▶ [Data lines]:

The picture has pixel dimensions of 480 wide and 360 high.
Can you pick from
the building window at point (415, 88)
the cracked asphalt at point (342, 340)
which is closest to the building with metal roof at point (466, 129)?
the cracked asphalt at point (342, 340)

▶ [Task]: Please write out the records again with "building" switched to "structure" and every other word left as it is.

▶ [Correct answer]:
The picture has pixel dimensions of 480 wide and 360 high.
Can you pick from
the structure window at point (415, 88)
the cracked asphalt at point (342, 340)
which is closest to the structure with metal roof at point (466, 129)?
the cracked asphalt at point (342, 340)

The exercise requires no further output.